Page 35 of Pucking Only

When I was younger, I always thought it was annoying. Now, it’s infuriating.

Zander is watching me and I’m careful to keep my expression neutral.

At length, he smiles and nods, relief washing over his gaze.

“Great!” he says. “I didn’t want to cross any lines.”

“Yeah, no,” I mutter, a heavy feeling settling in the pit of my stomach. “No lines crossed.”

“Then would you be okay with it if I asked Skyler out on a date?”

My heart seems to drop for a moment and I totally freeze. He wants to ask Skyler out on a date? Really?

I mean, I can understand why he’d be interested in her. She’s beautiful. Sexy. She’s funny when she wants to be. Quick witted and smart as hell. If I’m honest, Skyler and Zanderwould be good together. They have a lot of the same interests and similar personalities.

There’s no reason they shouldn’t date each other.

Yet, when I think of Zander touching her…kissing her…stripping her naked and parting her legs…

I feel nauseous.

I want to punch my locker until my knuckles bleed. Erase the thought of Zander making Skyler moan in pleasure from my mind by dousing it with physical pain to distract myself.
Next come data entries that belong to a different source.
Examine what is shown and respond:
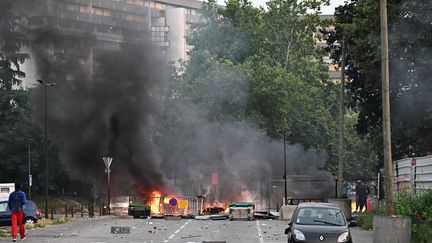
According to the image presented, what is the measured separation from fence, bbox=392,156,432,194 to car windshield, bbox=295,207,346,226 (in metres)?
8.55

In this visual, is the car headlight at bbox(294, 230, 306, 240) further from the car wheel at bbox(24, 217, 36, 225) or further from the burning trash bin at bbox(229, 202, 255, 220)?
the burning trash bin at bbox(229, 202, 255, 220)

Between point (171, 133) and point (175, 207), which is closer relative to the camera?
point (175, 207)

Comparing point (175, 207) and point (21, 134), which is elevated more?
point (21, 134)

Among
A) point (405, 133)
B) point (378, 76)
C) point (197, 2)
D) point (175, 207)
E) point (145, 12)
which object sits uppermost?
point (197, 2)

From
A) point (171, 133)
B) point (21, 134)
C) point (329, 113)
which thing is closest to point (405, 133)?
point (171, 133)

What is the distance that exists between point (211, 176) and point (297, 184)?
25.4ft

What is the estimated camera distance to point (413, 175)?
3312cm

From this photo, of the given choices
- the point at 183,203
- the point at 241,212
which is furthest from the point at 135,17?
the point at 241,212

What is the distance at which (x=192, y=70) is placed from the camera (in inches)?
2985

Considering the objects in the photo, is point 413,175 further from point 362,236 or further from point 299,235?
point 299,235

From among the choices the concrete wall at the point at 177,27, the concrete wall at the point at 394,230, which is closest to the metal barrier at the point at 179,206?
the concrete wall at the point at 394,230

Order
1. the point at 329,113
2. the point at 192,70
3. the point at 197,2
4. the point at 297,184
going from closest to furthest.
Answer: the point at 297,184 → the point at 192,70 → the point at 329,113 → the point at 197,2

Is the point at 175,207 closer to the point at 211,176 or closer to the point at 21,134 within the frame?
the point at 211,176

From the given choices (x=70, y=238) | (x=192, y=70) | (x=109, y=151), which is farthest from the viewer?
(x=192, y=70)
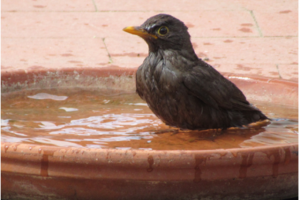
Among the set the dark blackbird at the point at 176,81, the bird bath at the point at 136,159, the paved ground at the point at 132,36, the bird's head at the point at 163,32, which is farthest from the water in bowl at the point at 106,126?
the paved ground at the point at 132,36

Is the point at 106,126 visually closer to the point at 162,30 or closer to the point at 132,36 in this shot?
the point at 162,30

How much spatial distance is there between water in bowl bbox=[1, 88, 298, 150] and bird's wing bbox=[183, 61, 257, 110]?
22cm

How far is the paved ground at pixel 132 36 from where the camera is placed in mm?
6826

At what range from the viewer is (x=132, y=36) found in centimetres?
818

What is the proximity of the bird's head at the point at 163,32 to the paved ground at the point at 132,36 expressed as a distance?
97.8 inches

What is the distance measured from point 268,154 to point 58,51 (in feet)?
16.3

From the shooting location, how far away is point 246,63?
686 centimetres

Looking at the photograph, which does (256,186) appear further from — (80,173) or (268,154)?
(80,173)

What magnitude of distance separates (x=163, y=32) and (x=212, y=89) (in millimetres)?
541

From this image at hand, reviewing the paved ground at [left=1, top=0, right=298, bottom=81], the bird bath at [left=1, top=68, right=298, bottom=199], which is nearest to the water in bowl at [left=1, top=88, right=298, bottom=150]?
Answer: the bird bath at [left=1, top=68, right=298, bottom=199]

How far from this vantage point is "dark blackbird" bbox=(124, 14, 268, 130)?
3539 mm

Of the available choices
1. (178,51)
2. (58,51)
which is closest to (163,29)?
(178,51)

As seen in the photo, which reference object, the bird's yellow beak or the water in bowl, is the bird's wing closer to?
the water in bowl

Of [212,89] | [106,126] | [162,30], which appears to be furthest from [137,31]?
[106,126]
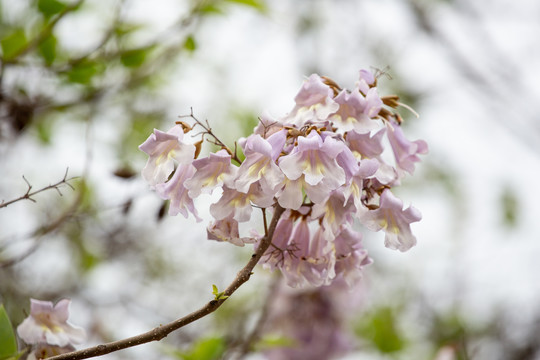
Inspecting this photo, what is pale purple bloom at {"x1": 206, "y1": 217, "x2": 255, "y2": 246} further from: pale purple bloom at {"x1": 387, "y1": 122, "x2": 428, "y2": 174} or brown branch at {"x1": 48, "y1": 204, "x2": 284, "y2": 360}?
pale purple bloom at {"x1": 387, "y1": 122, "x2": 428, "y2": 174}

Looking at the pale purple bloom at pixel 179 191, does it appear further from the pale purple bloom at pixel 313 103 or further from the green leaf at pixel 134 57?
the green leaf at pixel 134 57

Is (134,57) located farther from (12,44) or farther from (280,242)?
(280,242)

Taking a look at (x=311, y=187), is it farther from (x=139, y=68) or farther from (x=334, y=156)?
(x=139, y=68)

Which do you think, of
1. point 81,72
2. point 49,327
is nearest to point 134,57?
point 81,72

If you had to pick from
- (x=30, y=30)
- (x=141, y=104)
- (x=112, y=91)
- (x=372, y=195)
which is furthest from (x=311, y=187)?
(x=141, y=104)

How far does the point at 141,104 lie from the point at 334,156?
6.85 feet

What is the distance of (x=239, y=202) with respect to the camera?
37.6 inches

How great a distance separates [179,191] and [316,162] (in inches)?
9.3

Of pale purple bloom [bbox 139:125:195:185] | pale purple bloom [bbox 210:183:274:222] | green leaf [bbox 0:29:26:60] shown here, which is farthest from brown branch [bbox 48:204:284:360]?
green leaf [bbox 0:29:26:60]

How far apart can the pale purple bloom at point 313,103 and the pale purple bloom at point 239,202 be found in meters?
0.14

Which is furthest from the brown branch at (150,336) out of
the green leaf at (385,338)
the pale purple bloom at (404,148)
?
the green leaf at (385,338)

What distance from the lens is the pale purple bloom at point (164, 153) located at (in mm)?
973

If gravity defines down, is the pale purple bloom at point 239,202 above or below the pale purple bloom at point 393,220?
above

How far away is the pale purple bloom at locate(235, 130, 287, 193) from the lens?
907 mm
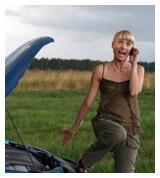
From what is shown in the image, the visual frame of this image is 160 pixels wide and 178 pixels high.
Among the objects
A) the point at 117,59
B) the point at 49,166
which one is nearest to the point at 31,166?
the point at 49,166

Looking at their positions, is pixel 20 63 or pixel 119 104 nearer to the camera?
pixel 20 63

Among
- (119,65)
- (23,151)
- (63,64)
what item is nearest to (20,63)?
(119,65)

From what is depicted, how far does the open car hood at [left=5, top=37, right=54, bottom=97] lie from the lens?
7.28ft

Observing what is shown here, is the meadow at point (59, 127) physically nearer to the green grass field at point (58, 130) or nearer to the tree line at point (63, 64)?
the green grass field at point (58, 130)

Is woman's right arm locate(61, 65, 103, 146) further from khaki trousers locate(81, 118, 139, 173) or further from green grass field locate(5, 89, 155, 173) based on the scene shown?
green grass field locate(5, 89, 155, 173)

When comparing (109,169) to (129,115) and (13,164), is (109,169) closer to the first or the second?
(129,115)

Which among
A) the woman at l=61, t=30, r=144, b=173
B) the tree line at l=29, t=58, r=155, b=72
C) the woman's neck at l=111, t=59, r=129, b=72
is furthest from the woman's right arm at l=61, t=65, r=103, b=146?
the tree line at l=29, t=58, r=155, b=72

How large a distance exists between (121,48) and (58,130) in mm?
2954

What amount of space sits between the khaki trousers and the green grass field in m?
0.57

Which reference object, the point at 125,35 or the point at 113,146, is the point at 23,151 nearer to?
the point at 113,146

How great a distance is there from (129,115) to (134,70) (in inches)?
16.0

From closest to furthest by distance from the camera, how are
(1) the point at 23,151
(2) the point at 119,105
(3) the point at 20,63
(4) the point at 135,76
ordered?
(3) the point at 20,63
(4) the point at 135,76
(2) the point at 119,105
(1) the point at 23,151

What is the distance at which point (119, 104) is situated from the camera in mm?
2822

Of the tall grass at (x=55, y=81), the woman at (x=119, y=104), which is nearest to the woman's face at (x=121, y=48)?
the woman at (x=119, y=104)
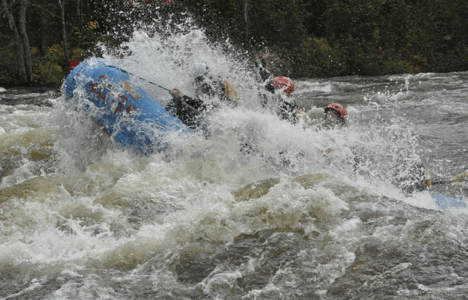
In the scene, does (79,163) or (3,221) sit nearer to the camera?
(3,221)

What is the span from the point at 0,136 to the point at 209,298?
4.99 m

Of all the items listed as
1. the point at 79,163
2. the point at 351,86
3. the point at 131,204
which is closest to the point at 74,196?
the point at 131,204

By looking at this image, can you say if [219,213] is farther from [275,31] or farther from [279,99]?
[275,31]

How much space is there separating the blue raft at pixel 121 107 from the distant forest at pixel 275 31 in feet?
24.4

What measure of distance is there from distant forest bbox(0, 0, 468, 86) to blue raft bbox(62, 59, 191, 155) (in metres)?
7.44

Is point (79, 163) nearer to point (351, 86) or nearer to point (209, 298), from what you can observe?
point (209, 298)

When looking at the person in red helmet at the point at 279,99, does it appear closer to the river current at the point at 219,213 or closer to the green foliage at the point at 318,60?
the river current at the point at 219,213

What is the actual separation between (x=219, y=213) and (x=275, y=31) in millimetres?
12992

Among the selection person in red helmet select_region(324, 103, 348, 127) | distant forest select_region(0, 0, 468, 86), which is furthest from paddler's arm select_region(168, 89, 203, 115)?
distant forest select_region(0, 0, 468, 86)

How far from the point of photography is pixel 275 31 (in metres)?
16.0

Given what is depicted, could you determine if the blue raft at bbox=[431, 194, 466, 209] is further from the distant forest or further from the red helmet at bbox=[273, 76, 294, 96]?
the distant forest

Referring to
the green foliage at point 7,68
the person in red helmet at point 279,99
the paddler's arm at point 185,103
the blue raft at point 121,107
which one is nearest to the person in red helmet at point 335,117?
the person in red helmet at point 279,99

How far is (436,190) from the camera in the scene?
6160 mm

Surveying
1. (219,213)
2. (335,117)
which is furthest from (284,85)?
(219,213)
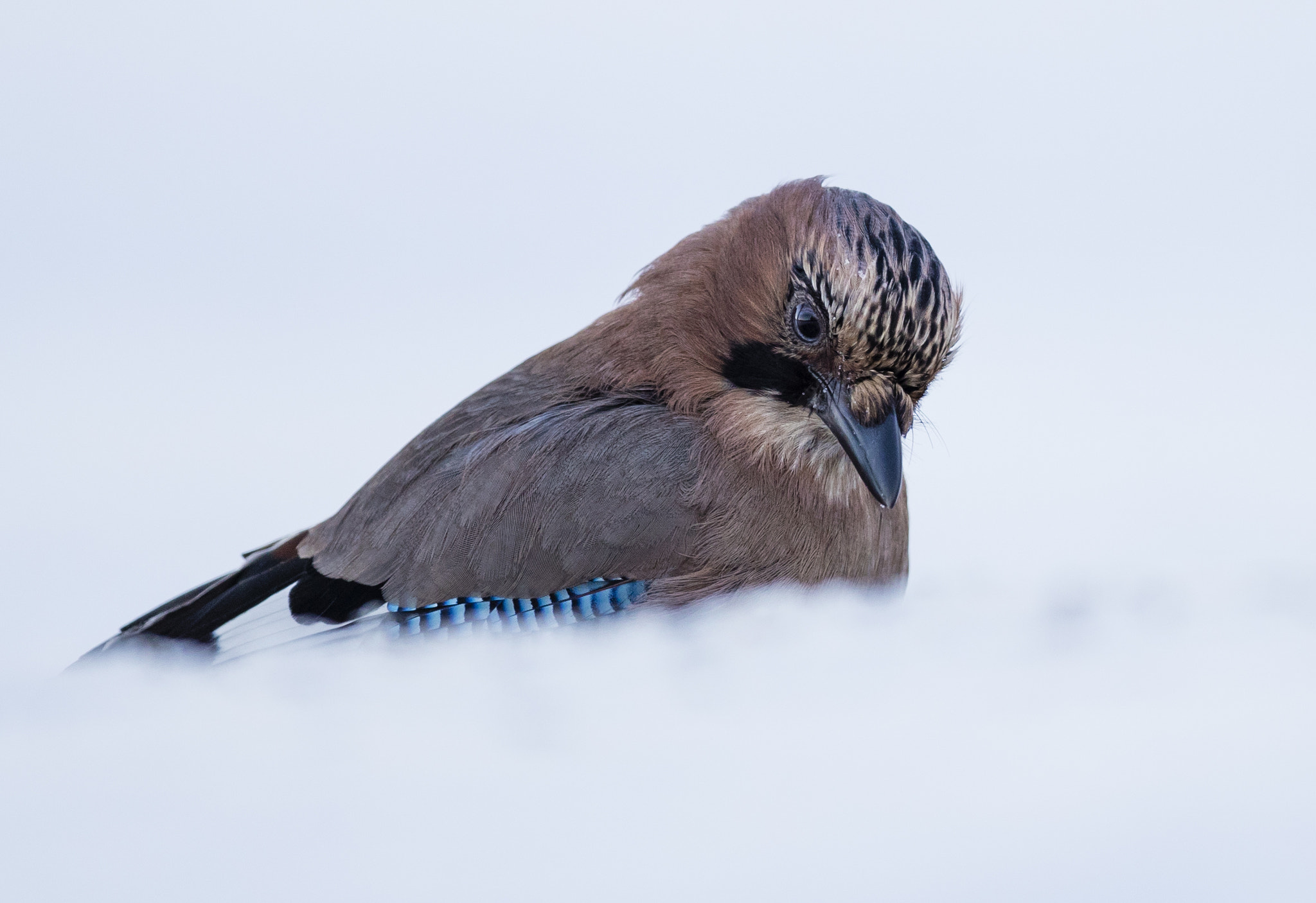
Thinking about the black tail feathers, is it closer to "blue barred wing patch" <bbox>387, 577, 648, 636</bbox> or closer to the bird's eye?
"blue barred wing patch" <bbox>387, 577, 648, 636</bbox>

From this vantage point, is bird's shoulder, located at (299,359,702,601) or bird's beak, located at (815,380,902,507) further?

Zander’s watching me. He’s expecting an answer, and if I tell him no, that’ll just make me a liar. Even a big brother wouldn’t deny his sister a great guy like Zander. If I say no, then I have to admit that I’m jealous, which means I have to admit that I might feel something more for Skyler than brotherly affection.

Forcing a shrug, I tell Zander, “Yeah, man. That’s cool. Go for it.”

Zander’s smile widens and he claps me on the shoulder.

“Awesome, thanks!” he exclaims. “You’re the best. I really appreciate it. I wouldn’t feel right asking her if it bothered you.”

“Just…don’t hurt her,” I quickly add, clearing my throat when the words feel momentarily stuck. “If you did, it…it would piss off Grace and no one on the team wants her upset.”

“No, definitely not,” Zander chuckles, looking behind him to glance at where Jensen is. “I promise I’ll be a perfect gentleman.”

My lips start to hurt as I fight to maintain my smile.

“That’s big of you, dude,” I reply. “To check with me, I mean. Really respectful.”

“Mama raised me right,” he chuckles. “All right, I’ll let you get dressed. Thanks again.”

He turns and hurries away. I watch him go, struggling tomaintain my nonchalant demeanor. What I really want to do is rage. Tear the locker room apart and go after Zander to tell him that no, I didn’t want him to ask Skyler out. I wanted him to stay away from her. Just like I wanted every man in the damn world to stay away from her.

I hate this. I hate this so much, but there’s nothing I can do. The only thing I have the right to do is stand here like an idiot and smile as Zander waltzes off to go after Skyler.

My Star.

Clenching my teeth, I turn back to my locker, practically stuffing my head inside so no one can see how angry I’m getting. Not angry at Zander, because none of this is his fault. I’m angry at myself, and I’m angry at Skyler.

I’m angry because I can’t let myself acknowledge what I’m really feeling. I have to keep shoving it down and trying to pretend it’s not there, otherwise I will ruin everything. Skyler is Grace’s best friend. Skyler is like a second daughter to my parents.

I cannot want Skyler. I cannot be jealous when other men want Skyler.

But I am, because I’m a damn idiot. An absolute fool.

I actually want Skyler.

Shaking my head, I shove the unwelcome realization aside and quickly get dressed. I need to get out of here. Go home so I can clear my head and make sense of the mess of emotions rushing through me right now.